***** ENTRIES PROVIDED
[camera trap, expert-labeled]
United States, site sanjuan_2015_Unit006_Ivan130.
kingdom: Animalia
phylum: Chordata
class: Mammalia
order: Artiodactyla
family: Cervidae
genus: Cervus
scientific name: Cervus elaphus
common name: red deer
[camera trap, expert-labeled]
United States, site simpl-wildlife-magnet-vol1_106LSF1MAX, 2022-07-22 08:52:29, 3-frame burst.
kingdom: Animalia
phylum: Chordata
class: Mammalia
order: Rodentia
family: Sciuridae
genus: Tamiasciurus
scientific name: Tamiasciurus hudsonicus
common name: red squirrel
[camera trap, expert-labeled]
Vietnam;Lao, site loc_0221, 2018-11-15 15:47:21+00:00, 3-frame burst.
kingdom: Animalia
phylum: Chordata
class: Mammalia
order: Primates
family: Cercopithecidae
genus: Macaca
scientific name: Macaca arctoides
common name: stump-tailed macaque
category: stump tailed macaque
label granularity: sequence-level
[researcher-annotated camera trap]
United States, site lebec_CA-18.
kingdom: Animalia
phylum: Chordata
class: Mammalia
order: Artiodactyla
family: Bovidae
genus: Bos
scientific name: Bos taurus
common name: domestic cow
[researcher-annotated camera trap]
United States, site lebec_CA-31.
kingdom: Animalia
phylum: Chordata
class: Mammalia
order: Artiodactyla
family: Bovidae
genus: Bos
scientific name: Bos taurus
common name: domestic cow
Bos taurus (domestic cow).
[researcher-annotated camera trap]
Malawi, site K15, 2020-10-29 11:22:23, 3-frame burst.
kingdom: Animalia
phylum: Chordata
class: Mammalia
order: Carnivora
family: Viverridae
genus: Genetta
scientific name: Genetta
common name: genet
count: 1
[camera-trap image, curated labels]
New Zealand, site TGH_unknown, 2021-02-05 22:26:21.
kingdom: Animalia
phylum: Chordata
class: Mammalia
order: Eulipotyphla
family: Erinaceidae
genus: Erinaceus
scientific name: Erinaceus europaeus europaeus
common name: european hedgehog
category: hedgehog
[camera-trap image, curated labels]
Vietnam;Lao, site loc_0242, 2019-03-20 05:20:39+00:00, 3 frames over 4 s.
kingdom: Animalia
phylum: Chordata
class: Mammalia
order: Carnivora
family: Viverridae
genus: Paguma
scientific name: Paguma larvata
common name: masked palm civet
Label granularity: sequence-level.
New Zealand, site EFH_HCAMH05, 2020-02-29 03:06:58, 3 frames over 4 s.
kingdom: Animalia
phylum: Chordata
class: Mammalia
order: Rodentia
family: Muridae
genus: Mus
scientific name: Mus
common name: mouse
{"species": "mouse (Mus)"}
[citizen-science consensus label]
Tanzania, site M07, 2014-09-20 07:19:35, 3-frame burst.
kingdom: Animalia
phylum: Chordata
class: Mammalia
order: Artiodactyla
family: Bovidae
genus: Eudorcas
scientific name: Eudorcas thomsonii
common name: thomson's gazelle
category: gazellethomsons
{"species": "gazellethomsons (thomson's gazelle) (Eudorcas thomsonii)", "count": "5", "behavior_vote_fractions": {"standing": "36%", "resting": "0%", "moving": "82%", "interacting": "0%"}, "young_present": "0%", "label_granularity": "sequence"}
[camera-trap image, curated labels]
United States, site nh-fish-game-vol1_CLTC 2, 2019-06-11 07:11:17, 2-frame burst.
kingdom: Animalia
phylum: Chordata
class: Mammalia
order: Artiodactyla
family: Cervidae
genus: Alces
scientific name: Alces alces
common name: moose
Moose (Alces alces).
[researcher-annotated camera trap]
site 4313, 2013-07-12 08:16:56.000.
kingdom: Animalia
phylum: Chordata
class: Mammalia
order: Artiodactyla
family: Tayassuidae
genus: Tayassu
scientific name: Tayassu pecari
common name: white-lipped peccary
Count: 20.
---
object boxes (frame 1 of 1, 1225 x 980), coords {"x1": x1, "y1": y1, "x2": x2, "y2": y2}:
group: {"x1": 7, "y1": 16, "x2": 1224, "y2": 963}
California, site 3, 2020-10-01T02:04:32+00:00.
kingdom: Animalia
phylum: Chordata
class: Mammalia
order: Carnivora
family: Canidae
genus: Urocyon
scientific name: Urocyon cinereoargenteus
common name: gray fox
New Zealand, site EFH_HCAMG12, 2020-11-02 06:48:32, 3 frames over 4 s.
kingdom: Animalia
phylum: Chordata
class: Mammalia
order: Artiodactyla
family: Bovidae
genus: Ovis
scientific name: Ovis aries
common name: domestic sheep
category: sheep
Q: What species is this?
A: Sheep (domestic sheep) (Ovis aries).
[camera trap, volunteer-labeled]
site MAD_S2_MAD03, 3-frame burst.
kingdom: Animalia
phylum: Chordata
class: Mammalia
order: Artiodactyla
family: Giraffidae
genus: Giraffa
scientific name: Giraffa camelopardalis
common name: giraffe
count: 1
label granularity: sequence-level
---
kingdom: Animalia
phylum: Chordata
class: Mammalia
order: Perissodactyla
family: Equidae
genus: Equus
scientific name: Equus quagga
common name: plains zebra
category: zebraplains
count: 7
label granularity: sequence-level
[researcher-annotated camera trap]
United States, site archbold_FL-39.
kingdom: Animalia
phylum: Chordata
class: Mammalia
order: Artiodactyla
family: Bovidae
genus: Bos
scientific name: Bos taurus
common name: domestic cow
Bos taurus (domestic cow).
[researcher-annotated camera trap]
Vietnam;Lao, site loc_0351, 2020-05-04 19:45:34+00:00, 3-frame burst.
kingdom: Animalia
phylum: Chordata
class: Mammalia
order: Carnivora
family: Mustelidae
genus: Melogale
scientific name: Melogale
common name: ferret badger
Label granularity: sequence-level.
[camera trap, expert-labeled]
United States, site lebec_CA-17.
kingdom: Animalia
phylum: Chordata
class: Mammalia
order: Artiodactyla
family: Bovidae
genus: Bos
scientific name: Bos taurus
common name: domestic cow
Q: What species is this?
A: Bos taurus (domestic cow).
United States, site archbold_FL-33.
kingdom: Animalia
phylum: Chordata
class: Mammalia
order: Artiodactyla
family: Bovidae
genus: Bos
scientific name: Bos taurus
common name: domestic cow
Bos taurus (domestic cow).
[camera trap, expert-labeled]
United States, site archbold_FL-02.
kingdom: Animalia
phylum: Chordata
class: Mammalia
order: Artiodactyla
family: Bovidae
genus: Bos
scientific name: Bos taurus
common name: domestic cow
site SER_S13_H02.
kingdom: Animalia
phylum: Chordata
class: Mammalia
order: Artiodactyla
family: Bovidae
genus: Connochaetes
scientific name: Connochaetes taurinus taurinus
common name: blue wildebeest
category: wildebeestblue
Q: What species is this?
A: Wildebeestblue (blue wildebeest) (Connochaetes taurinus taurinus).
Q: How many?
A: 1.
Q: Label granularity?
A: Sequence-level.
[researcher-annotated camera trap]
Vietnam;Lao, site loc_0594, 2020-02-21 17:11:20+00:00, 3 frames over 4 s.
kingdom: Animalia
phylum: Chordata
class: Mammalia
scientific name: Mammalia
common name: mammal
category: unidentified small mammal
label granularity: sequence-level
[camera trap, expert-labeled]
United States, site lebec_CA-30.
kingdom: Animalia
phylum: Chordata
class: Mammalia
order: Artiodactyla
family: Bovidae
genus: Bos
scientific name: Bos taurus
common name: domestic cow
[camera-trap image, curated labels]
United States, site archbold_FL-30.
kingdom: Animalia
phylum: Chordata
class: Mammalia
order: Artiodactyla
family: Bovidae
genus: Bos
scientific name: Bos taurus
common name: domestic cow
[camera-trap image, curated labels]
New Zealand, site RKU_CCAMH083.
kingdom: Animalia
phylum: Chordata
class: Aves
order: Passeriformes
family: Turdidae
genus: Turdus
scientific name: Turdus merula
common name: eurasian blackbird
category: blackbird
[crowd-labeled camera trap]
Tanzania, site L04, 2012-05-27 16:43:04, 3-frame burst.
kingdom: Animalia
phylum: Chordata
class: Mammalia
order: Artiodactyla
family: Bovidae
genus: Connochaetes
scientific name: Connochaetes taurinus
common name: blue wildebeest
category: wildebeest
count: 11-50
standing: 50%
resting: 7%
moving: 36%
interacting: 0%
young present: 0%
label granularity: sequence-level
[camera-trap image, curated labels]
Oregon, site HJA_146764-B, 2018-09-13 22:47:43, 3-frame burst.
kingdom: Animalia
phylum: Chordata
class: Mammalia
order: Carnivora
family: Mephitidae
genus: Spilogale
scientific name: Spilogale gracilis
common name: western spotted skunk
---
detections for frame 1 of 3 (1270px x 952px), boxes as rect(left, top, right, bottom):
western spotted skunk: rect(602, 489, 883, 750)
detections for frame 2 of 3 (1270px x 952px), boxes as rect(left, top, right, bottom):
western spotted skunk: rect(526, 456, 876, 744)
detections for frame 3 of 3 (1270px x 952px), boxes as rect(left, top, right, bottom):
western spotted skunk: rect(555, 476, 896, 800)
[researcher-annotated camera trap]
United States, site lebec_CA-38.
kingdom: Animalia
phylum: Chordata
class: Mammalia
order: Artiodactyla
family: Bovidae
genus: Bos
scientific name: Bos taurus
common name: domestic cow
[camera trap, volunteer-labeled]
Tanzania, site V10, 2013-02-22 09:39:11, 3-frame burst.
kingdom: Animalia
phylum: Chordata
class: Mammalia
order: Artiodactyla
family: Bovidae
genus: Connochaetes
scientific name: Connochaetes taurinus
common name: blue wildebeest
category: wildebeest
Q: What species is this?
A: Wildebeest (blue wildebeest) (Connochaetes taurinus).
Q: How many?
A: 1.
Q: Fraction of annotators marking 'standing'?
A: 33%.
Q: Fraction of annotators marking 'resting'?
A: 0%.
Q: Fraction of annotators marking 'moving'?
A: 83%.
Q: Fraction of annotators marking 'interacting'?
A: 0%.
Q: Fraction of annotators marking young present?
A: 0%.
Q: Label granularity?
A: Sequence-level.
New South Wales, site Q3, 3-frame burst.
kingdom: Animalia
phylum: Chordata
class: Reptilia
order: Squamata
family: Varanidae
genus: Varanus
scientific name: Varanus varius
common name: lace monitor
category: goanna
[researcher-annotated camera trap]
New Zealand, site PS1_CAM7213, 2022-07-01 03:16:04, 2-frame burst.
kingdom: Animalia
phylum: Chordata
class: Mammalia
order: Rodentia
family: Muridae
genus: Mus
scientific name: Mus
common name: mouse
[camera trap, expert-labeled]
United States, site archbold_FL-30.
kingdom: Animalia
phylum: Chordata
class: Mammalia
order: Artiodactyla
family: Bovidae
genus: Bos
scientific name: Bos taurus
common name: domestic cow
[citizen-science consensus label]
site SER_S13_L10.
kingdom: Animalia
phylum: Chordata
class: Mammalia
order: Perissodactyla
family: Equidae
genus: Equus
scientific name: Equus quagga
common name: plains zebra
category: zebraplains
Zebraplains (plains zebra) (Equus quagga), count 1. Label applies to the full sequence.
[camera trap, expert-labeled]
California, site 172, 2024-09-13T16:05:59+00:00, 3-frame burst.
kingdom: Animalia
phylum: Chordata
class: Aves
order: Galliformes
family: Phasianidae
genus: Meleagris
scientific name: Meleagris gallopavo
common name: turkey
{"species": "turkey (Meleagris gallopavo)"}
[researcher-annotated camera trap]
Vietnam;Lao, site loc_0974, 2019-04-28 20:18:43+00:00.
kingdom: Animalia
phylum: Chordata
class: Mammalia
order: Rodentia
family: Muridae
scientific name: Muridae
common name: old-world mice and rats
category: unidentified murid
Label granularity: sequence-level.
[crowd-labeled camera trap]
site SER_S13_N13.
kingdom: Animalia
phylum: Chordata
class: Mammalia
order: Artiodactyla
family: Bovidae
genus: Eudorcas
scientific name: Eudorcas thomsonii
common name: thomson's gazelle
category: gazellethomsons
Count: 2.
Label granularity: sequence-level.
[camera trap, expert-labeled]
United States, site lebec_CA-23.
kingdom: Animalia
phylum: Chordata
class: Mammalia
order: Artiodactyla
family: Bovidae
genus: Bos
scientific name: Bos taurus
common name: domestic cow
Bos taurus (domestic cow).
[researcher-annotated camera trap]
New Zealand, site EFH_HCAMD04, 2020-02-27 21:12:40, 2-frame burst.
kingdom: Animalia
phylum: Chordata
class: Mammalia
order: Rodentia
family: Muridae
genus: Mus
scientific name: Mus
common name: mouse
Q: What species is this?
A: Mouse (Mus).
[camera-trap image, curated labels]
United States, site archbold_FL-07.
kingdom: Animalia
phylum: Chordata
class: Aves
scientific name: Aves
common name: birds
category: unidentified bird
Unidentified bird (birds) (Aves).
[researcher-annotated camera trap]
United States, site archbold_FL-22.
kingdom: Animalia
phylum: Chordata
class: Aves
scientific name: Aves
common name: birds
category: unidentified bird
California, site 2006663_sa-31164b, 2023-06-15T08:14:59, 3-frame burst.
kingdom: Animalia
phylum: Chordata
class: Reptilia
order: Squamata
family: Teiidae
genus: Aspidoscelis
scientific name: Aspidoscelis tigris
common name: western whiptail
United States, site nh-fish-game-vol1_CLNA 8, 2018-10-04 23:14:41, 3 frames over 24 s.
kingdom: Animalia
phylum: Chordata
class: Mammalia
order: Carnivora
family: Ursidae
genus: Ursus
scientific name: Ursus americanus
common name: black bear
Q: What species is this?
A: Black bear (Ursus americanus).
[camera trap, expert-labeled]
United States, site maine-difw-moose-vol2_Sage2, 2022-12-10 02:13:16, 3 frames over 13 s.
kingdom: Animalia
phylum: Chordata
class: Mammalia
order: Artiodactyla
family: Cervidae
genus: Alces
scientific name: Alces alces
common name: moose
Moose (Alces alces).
**********
> **PROBLEM STATEMENT**
Scan the entries above for the line containing "United States, site archbold_FL-33.", and copy it and all lines after it exactly, down to and including the line containing "interacting: 0%".

> **ANSWER BOX**
United States, site archbold_FL-33.
kingdom: Animalia
phylum: Chordata
class: Mammalia
order: Artiodactyla
family: Bovidae
genus: Bos
scientific name: Bos taurus
common name: domestic cow
Bos taurus (domestic cow).
[camera trap, expert-labeled]
United States, site archbold_FL-02.
kingdom: Animalia
phylum: Chordata
class: Mammalia
order: Artiodactyla
family: Bovidae
genus: Bos
scientific name: Bos taurus
common name: domestic cow
site SER_S13_H02.
kingdom: Animalia
phylum: Chordata
class: Mammalia
order: Artiodactyla
family: Bovidae
genus: Connochaetes
scientific name: Connochaetes taurinus taurinus
common name: blue wildebeest
category: wildebeestblue
Q: What species is this?
A: Wildebeestblue (blue wildebeest) (Connochaetes taurinus taurinus).
Q: How many?
A: 1.
Q: Label granularity?
A: Sequence-level.
[researcher-annotated camera trap]
Vietnam;Lao, site loc_0594, 2020-02-21 17:11:20+00:00, 3 frames over 4 s.
kingdom: Animalia
phylum: Chordata
class: Mammalia
scientific name: Mammalia
common name: mammal
category: unidentified small mammal
label granularity: sequence-level
[camera trap, expert-labeled]
United States, site lebec_CA-30.
kingdom: Animalia
phylum: Chordata
class: Mammalia
order: Artiodactyla
family: Bovidae
genus: Bos
scientific name: Bos taurus
common name: domestic cow
[camera-trap image, curated labels]
United States, site archbold_FL-30.
kingdom: Animalia
phylum: Chordata
class: Mammalia
order: Artiodactyla
family: Bovidae
genus: Bos
scientific name: Bos taurus
common name: domestic cow
[camera-trap image, curated labels]
New Zealand, site RKU_CCAMH083.
kingdom: Animalia
phylum: Chordata
class: Aves
order: Passeriformes
family: Turdidae
genus: Turdus
scientific name: Turdus merula
common name: eurasian blackbird
category: blackbird
[crowd-labeled camera trap]
Tanzania, site L04, 2012-05-27 16:43:04, 3-frame burst.
kingdom: Animalia
phylum: Chordata
class: Mammalia
order: Artiodactyla
family: Bovidae
genus: Connochaetes
scientific name: Connochaetes taurinus
common name: blue wildebeest
category: wildebeest
count: 11-50
standing: 50%
resting: 7%
moving: 36%
interacting: 0%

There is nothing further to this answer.